▸ **Exercise details**
Exact copies of all the records below should be returned.
***** Information shown *****
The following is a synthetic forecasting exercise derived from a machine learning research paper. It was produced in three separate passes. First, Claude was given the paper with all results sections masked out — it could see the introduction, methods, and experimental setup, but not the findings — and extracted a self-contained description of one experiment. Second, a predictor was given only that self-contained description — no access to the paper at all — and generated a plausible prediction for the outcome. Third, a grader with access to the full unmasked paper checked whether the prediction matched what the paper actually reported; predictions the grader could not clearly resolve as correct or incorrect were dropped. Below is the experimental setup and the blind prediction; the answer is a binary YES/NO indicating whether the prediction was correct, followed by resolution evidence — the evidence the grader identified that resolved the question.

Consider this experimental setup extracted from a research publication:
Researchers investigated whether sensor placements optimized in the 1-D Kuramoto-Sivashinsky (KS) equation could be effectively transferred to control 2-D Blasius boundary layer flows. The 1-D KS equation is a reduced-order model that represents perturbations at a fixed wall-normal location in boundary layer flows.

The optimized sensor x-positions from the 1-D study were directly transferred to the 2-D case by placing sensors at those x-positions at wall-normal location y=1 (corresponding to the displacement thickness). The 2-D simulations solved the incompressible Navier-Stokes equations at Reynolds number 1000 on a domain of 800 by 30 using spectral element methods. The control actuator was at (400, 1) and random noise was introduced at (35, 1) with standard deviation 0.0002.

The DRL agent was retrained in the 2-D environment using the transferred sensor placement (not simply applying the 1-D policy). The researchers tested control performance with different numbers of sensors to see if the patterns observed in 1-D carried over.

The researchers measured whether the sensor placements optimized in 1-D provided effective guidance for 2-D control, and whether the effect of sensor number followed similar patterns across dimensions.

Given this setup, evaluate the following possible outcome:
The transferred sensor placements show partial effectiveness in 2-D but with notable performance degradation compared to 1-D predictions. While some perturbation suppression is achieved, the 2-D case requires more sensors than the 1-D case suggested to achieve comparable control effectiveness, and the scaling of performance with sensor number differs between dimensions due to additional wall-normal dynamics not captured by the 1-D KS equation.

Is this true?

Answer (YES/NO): NO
*****
▸ **Response to this task**
The following is a synthetic forecasting exercise derived from a machine learning research paper. It was produced in three separate passes. First, Claude was given the paper with all results sections masked out — it could see the introduction, methods, and experimental setup, but not the findings — and extracted a self-contained description of one experiment. Second, a predictor was given only that self-contained description — no access to the paper at all — and generated a plausible prediction for the outcome. Third, a grader with access to the full unmasked paper checked whether the prediction matched what the paper actually reported; predictions the grader could not clearly resolve as correct or incorrect were dropped. Below is the experimental setup and the blind prediction; the answer is a binary YES/NO indicating whether the prediction was correct, followed by resolution evidence — the evidence the grader identified that resolved the question.

Consider this experimental setup extracted from a research publication:
Researchers investigated whether sensor placements optimized in the 1-D Kuramoto-Sivashinsky (KS) equation could be effectively transferred to control 2-D Blasius boundary layer flows. The 1-D KS equation is a reduced-order model that represents perturbations at a fixed wall-normal location in boundary layer flows.

The optimized sensor x-positions from the 1-D study were directly transferred to the 2-D case by placing sensors at those x-positions at wall-normal location y=1 (corresponding to the displacement thickness). The 2-D simulations solved the incompressible Navier-Stokes equations at Reynolds number 1000 on a domain of 800 by 30 using spectral element methods. The control actuator was at (400, 1) and random noise was introduced at (35, 1) with standard deviation 0.0002.

The DRL agent was retrained in the 2-D environment using the transferred sensor placement (not simply applying the 1-D policy). The researchers tested control performance with different numbers of sensors to see if the patterns observed in 1-D carried over.

The researchers measured whether the sensor placements optimized in 1-D provided effective guidance for 2-D control, and whether the effect of sensor number followed similar patterns across dimensions.

Given this setup, evaluate the following possible outcome:
The transferred sensor placements show partial effectiveness in 2-D but with notable performance degradation compared to 1-D predictions. While some perturbation suppression is achieved, the 2-D case requires more sensors than the 1-D case suggested to achieve comparable control effectiveness, and the scaling of performance with sensor number differs between dimensions due to additional wall-normal dynamics not captured by the 1-D KS equation.

Is this true?

Answer (YES/NO): NO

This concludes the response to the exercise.